Now the slots fit well with each other!
I cut a few more sets of the components in CorelDraw and similarly cut those.
Here is the full file in CorelDraw.
There weren’t any major issues while laser cutting, except a formatting mistake that led to the cut-off of some of the components.
The inevitable fallen soldier..
The first thing I created with my new components was a pair of glasses.
Here’s what I look like with the glasses on!
Fellow Fab Academy student Dariyah Strachan also designed this ant with the remaining pieces, which used the semi-circle from earlier.
Here’s the finished cardboard ant.
Lastly, I took some inspiration from Griffin Orsinger’s parametric construction kit and decided to use the remaining portion of my pieces to make a structure.
Here is my final parametric construction kit structure.
Group Project¶
For this group assignment, Richard, Alana, and I characterized our lasercutter’s focus, power, speed, rate, kerf, and joint clearance. We did this by testing different increments in power, speed, and frequency, measuring kerf, and experimenting with various focus settings. Afterwards, I learned a lot about how kerf affects the resulting dimensions of a material, as well as the relationship between other settings. In the future, I will take these into account while laser cutting.
You can find our full documentation here.

* **DATASET SECTION**:
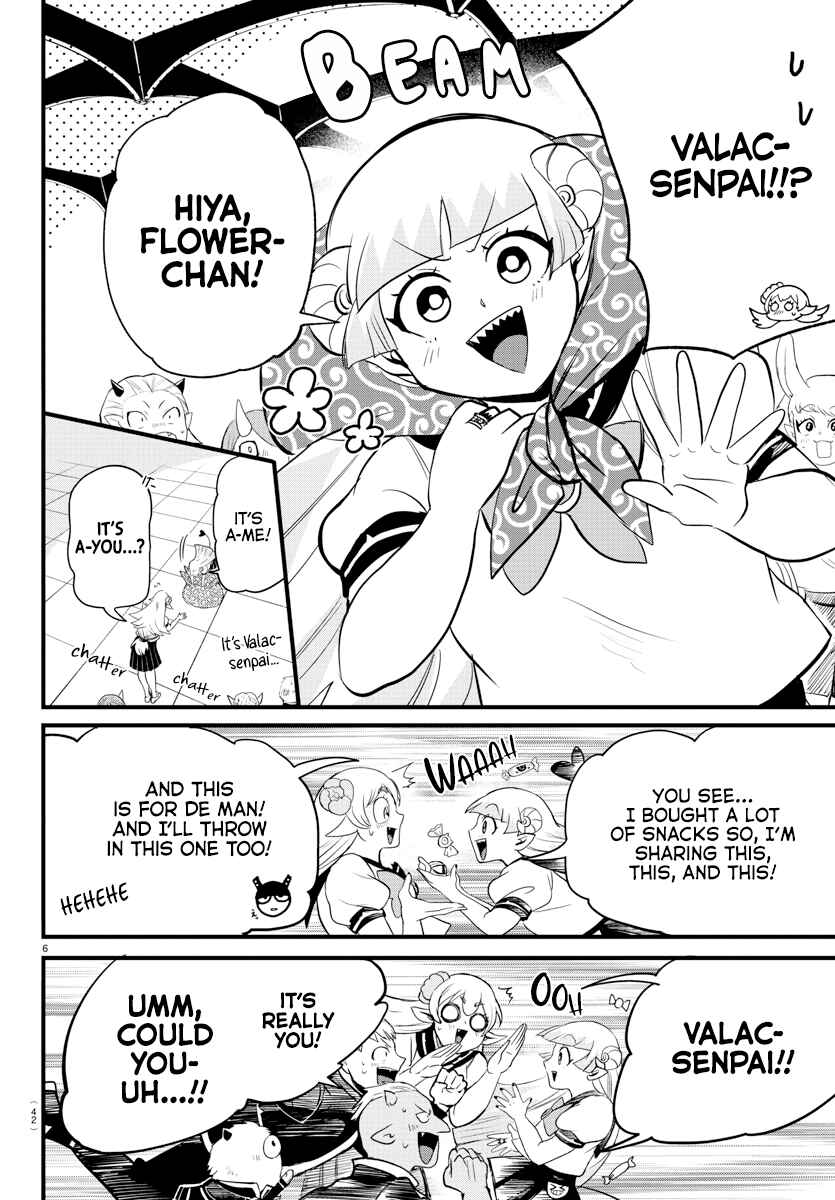 Page 6 Chapter 268 Mairimashita! Iruma-kun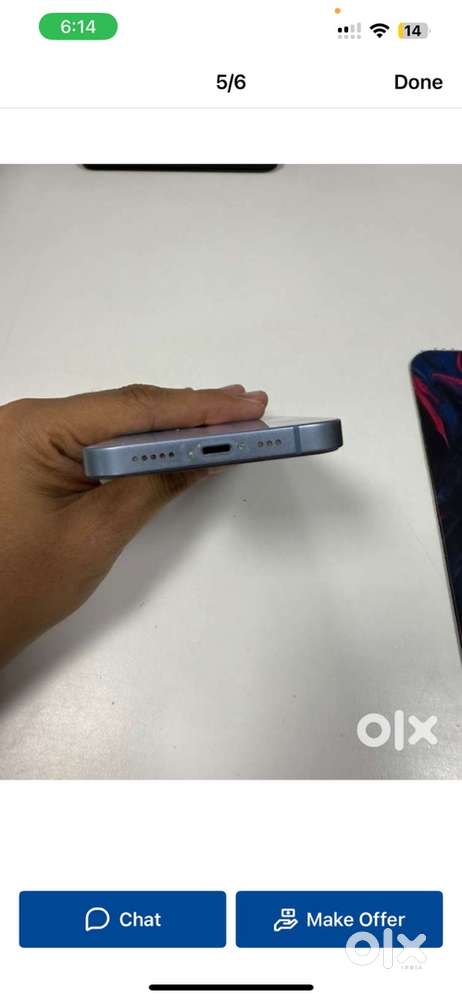 I phone 14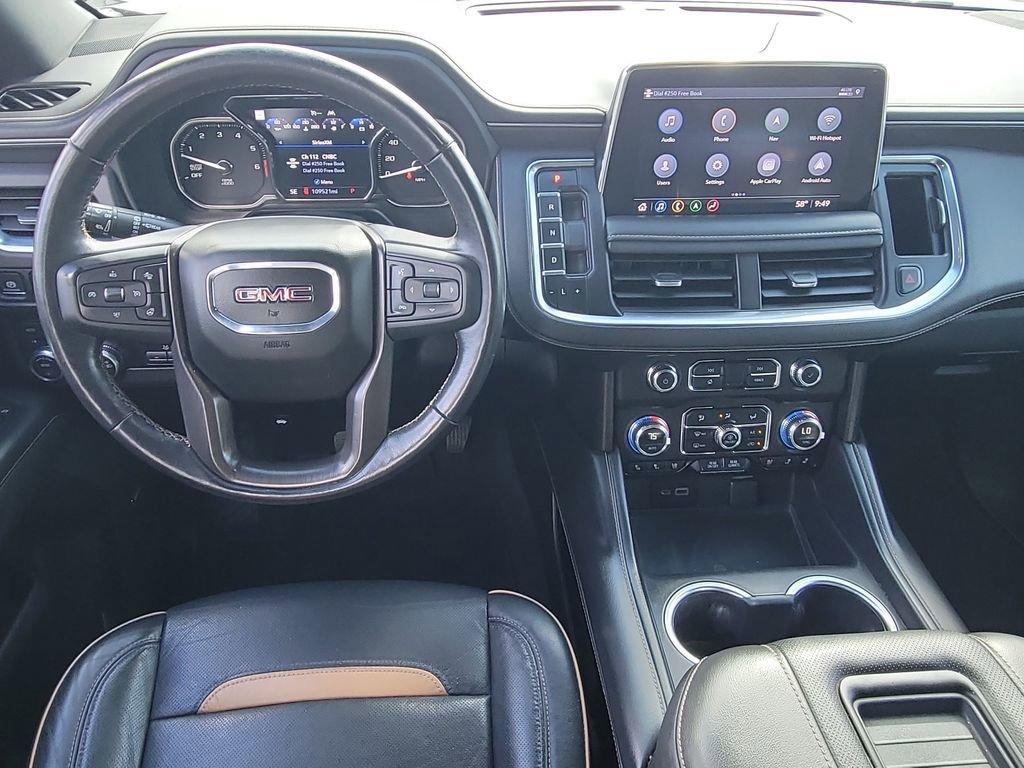 used 2021 GMC Yukon XL car, priced at $39,450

* **TASK OBJECTIVE**: In the laser-cutting write-up above, why were some of the components cut off?

* **SOLUTION TO THE PROBLEM**: Some components were cut off because of a formatting mistake. Apart from that, laser cutting went without any major issues.